How Feasible is a Gene Therapy Cure for HIV?

Whether gene therapy could lead to a scalable cure for HIV will greatly depend on whether immune system destruction is necessary for it to work.

But even if it turns out that it is necessary, Cannon says that gene therapy could still be an effective way of managing HIV infection.

“There are clinical trials ongoing where patients’ own cells are taken out, made CCR5 negative and then popped back in,” she says. “If those patients are able to cure themselves, or able to control the virus, you might get a situation where they aren’t completely cured of HIV but their newly engineered CCR5 immune system is able to kind of keep a lid on everything.”

PrEP medications, like Truvada, play an important role in reducing HIV transmission. 

CDC

Importantly, there are drugs that already help patients control their HIV in this way. The aforementioned retroviral drugs help control the infection, and those at risk for HIV can take a daily, preventative dose of drugs. This technique is called pre-exposure prophylaxis (PrEP) and can reduce the risk of sexual HIV acquisition by 90 percent. In the United States, there is a public health proposal to get these drugs to people who are at risk, and in that way, stop the spread of the virus.

"We can do better.

Cannon adds that a successful gene therapy approach would perhaps reduce the need for a daily dose of drugs for HIV patients — not an insignificant factor, considering many HIV patients already face stigma and discrimination due to their condition.
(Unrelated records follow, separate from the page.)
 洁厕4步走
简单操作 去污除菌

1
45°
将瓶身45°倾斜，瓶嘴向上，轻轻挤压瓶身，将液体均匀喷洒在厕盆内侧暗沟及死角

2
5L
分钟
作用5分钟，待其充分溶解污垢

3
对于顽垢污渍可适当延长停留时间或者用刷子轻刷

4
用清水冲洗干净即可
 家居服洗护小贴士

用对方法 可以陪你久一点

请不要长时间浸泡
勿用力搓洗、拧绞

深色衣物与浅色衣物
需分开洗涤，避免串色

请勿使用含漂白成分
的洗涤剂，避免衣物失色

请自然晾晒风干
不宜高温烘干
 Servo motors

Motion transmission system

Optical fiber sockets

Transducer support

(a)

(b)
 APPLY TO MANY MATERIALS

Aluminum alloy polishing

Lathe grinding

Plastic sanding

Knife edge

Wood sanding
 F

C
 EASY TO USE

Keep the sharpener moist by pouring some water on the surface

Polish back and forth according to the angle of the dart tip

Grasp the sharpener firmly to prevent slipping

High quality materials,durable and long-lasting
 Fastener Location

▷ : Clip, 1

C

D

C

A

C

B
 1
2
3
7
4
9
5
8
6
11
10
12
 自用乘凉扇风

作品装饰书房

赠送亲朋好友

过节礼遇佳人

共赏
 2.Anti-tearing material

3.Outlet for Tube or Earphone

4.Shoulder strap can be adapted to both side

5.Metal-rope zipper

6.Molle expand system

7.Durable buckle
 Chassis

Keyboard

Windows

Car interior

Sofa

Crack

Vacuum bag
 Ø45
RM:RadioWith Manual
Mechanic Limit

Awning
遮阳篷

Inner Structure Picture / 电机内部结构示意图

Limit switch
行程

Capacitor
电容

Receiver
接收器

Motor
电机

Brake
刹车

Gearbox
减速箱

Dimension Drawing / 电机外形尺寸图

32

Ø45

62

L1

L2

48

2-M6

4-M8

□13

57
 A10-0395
But stopping the spread or controlling a condition is different from actually finding a lasting cure. Maybe what these three cases can really do is reignite efforts to answer the important questions about immune cell destruction that will decide whether CCR5 really is that cure. Hütter and Cannon both seem to believe that this is possible.

“We can do better,” Cannon says. “We understand that there is a reason to be aiming and aspiring for these treatments. When we get them — and we will because we’re human beings, and we’re smart and can figure things out — I think this would be an attractive possibility for many people.”